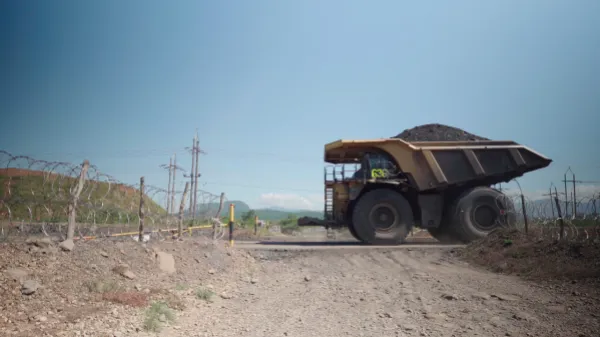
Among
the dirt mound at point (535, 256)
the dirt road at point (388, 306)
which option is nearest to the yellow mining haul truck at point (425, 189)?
the dirt mound at point (535, 256)

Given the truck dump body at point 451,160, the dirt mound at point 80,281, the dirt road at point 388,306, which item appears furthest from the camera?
the truck dump body at point 451,160

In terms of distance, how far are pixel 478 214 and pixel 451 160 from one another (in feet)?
6.70

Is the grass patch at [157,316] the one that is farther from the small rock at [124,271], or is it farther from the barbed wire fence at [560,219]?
the barbed wire fence at [560,219]

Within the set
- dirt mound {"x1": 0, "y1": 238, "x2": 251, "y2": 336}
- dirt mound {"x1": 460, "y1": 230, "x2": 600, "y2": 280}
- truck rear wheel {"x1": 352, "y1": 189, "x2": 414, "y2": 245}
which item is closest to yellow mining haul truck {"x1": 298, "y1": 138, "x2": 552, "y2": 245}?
truck rear wheel {"x1": 352, "y1": 189, "x2": 414, "y2": 245}

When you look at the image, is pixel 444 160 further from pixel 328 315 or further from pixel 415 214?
pixel 328 315

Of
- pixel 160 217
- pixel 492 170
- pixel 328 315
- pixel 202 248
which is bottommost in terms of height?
pixel 328 315

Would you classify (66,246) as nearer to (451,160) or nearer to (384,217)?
(384,217)

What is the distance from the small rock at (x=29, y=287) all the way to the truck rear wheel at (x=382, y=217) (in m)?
9.29

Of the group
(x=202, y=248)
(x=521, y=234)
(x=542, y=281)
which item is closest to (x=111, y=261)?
(x=202, y=248)

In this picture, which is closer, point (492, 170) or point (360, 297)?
point (360, 297)

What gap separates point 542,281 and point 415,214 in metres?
6.20

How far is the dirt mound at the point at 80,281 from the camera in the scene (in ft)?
13.3

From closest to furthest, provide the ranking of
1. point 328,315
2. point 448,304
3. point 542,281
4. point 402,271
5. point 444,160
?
point 328,315
point 448,304
point 542,281
point 402,271
point 444,160

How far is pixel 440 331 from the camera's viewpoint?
4.53 m
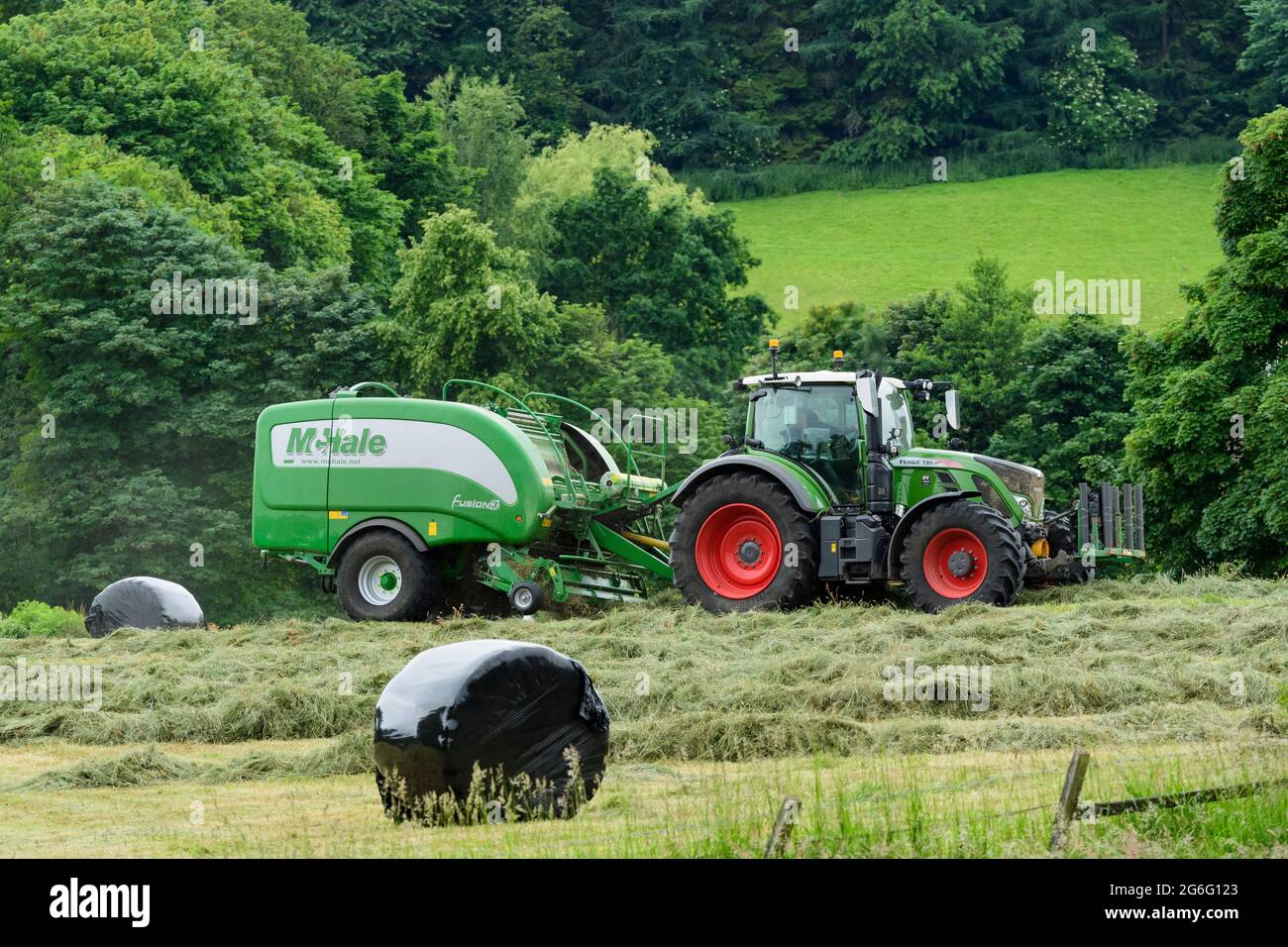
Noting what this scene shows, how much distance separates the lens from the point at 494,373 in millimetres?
35719

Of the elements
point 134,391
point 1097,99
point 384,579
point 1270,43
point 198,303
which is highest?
point 1270,43

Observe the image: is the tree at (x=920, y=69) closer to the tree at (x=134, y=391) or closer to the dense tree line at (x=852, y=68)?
the dense tree line at (x=852, y=68)

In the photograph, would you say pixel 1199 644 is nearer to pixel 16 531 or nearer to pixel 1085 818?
pixel 1085 818

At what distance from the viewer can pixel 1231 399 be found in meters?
23.4

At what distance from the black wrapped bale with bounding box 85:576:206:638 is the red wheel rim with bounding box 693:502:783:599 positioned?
6159mm

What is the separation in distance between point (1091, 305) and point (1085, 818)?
4640cm

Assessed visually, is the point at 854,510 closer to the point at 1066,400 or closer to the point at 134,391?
the point at 134,391

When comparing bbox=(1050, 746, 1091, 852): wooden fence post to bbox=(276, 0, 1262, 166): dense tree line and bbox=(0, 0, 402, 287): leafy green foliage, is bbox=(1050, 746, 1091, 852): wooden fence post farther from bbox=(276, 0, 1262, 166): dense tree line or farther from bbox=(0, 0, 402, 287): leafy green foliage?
bbox=(276, 0, 1262, 166): dense tree line

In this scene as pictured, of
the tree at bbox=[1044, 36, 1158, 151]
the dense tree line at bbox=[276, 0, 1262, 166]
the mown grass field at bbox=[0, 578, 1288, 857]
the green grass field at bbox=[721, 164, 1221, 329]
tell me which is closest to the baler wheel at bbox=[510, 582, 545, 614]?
the mown grass field at bbox=[0, 578, 1288, 857]

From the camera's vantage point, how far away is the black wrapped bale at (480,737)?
8805 mm

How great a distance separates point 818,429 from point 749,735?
7.48 m
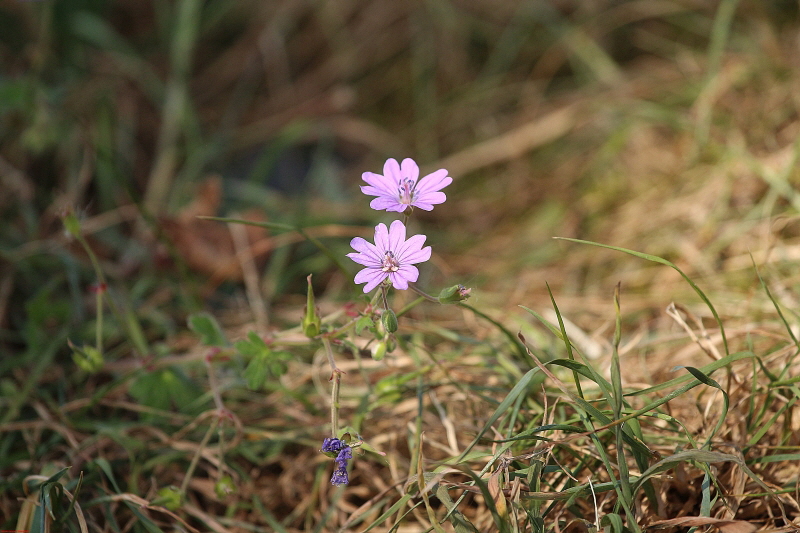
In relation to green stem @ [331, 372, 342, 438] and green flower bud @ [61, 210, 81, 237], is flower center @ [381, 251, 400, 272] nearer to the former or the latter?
green stem @ [331, 372, 342, 438]

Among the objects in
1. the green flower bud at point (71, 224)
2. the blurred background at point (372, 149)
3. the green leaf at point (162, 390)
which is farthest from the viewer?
the blurred background at point (372, 149)

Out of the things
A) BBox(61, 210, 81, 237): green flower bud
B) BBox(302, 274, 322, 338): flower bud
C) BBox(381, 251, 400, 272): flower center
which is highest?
BBox(61, 210, 81, 237): green flower bud

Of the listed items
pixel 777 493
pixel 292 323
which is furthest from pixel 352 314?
pixel 777 493

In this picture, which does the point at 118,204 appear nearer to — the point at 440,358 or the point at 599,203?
the point at 440,358

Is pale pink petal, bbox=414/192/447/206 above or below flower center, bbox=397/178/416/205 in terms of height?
below

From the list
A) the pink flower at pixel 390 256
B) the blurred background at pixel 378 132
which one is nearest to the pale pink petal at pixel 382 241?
the pink flower at pixel 390 256

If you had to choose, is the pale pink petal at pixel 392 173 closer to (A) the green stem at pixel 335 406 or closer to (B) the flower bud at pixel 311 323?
(B) the flower bud at pixel 311 323

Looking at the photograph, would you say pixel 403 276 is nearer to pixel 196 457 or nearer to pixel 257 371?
pixel 257 371

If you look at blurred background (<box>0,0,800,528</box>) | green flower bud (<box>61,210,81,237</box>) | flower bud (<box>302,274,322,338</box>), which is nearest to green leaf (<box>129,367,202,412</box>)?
blurred background (<box>0,0,800,528</box>)
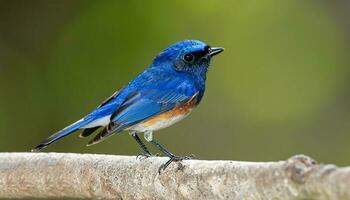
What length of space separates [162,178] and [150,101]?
0.83 meters

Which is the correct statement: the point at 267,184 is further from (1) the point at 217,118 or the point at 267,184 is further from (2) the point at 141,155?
(1) the point at 217,118

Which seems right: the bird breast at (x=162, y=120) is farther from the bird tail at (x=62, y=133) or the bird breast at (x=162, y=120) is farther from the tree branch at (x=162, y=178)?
the tree branch at (x=162, y=178)

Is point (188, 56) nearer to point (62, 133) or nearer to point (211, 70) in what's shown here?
point (62, 133)

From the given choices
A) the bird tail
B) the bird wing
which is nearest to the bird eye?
the bird wing

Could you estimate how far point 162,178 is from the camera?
3.88 meters

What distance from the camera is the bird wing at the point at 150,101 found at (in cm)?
440

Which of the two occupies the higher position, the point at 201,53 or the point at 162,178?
the point at 201,53

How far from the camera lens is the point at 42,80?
7887mm

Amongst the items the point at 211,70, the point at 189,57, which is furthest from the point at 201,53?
the point at 211,70

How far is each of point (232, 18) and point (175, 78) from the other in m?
3.29

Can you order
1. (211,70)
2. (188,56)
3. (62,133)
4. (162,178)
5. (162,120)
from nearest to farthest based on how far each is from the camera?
(162,178) → (62,133) → (162,120) → (188,56) → (211,70)

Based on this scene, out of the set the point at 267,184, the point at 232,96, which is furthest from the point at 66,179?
the point at 232,96

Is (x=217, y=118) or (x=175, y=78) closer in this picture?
(x=175, y=78)

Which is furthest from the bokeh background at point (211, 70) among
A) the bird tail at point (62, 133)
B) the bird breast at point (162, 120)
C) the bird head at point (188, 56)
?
the bird tail at point (62, 133)
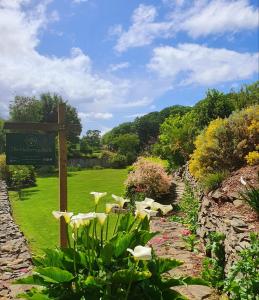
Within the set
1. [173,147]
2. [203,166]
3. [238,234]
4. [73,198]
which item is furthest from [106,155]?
[238,234]

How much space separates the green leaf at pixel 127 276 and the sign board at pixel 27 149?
13.6ft

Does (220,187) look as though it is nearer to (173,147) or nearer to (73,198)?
(73,198)

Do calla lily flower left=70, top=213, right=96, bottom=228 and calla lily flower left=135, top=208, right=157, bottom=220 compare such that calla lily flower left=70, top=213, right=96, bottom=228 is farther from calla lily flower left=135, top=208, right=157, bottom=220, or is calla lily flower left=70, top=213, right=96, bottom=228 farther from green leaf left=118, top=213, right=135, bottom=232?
green leaf left=118, top=213, right=135, bottom=232

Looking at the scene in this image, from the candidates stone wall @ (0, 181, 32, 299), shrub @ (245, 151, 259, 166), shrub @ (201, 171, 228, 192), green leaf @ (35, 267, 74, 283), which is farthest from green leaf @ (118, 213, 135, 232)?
shrub @ (245, 151, 259, 166)

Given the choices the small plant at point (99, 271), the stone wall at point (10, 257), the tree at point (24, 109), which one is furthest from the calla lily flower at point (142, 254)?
the tree at point (24, 109)

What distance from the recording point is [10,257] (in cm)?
764

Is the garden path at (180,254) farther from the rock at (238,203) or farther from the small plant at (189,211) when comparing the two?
the rock at (238,203)

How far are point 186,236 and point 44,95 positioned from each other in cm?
5064

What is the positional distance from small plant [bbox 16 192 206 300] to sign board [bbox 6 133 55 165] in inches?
137

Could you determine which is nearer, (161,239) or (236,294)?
(236,294)

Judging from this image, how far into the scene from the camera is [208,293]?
5406 mm

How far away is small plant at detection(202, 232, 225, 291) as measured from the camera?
5812 mm

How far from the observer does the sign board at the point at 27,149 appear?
24.6 feet

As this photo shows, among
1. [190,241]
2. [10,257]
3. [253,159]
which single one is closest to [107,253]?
[190,241]
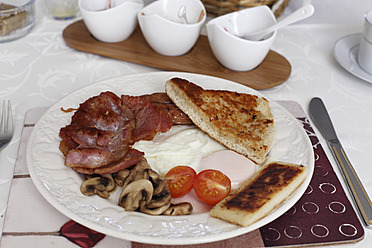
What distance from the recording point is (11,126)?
199 centimetres

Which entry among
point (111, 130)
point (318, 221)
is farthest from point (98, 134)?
point (318, 221)

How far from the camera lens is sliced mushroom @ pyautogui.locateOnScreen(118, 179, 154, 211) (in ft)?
4.73

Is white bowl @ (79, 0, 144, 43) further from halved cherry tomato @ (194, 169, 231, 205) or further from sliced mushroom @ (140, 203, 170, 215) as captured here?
sliced mushroom @ (140, 203, 170, 215)

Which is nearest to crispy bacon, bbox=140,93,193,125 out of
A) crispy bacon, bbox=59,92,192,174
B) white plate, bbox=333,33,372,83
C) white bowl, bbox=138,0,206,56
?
crispy bacon, bbox=59,92,192,174

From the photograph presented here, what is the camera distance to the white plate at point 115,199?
1324 millimetres

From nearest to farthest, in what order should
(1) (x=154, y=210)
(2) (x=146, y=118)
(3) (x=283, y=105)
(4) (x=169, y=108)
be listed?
(1) (x=154, y=210), (2) (x=146, y=118), (4) (x=169, y=108), (3) (x=283, y=105)

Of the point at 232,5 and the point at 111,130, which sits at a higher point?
the point at 232,5

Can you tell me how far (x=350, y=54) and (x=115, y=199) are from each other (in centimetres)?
192

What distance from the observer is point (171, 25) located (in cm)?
245

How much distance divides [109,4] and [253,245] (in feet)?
6.40

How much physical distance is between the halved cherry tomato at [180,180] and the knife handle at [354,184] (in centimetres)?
69

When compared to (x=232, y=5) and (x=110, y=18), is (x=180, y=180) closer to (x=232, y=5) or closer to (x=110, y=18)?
(x=110, y=18)

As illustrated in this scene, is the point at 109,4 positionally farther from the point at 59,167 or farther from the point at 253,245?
the point at 253,245

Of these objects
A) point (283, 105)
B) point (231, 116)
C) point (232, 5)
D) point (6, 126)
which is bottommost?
point (6, 126)
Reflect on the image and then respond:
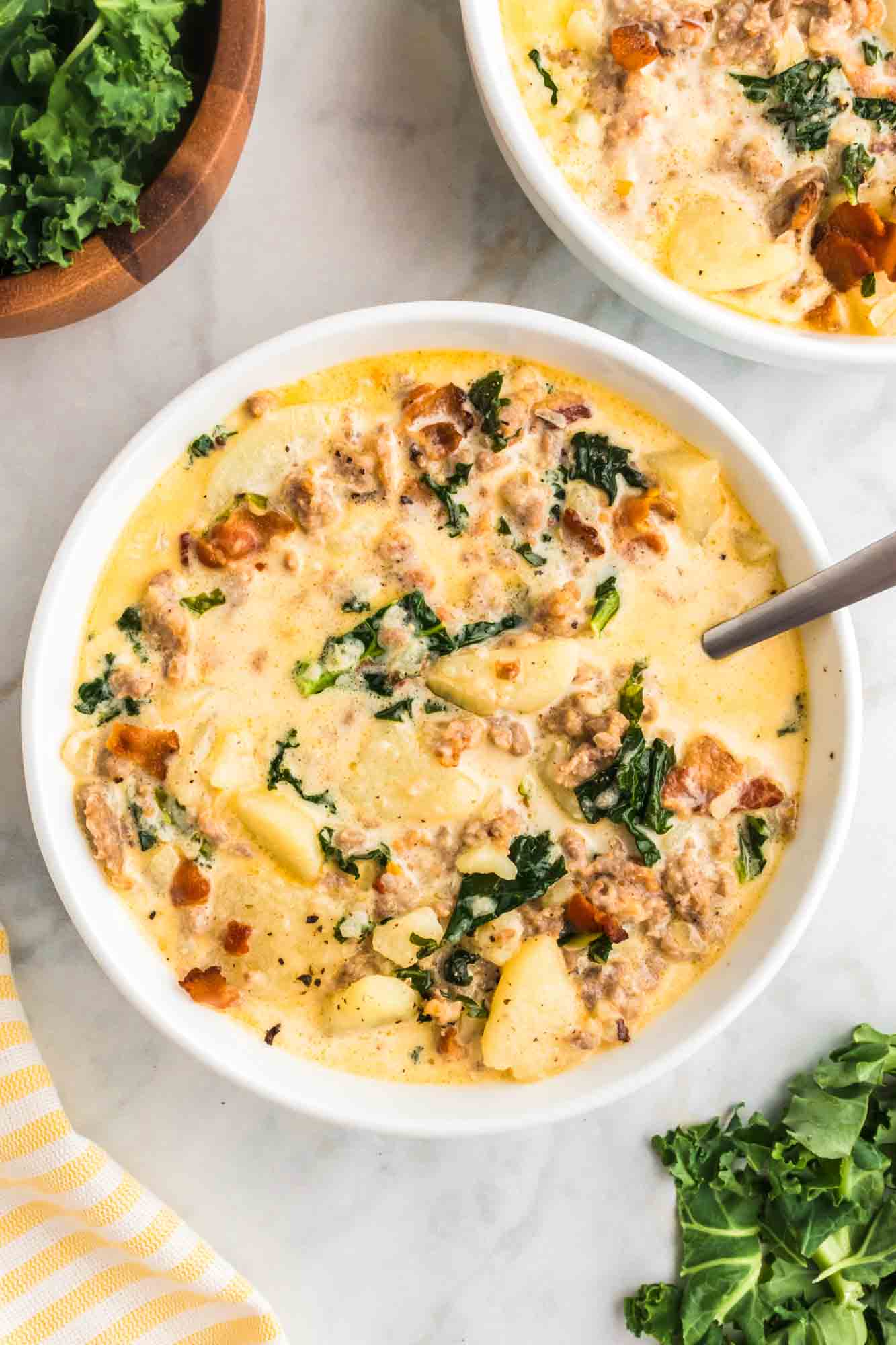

————

• _Task description_
Which lines of the items above contain the word "cherry"? Report each of them in full.

• _Solved problem_
Is white bowl @ (79, 0, 144, 43) further from halved cherry tomato @ (194, 169, 231, 205) or further from sliced mushroom @ (140, 203, 170, 215) as captured here?
How much physical distance is between the halved cherry tomato at [180,180] and the knife handle at [354,184] (in centimetres)?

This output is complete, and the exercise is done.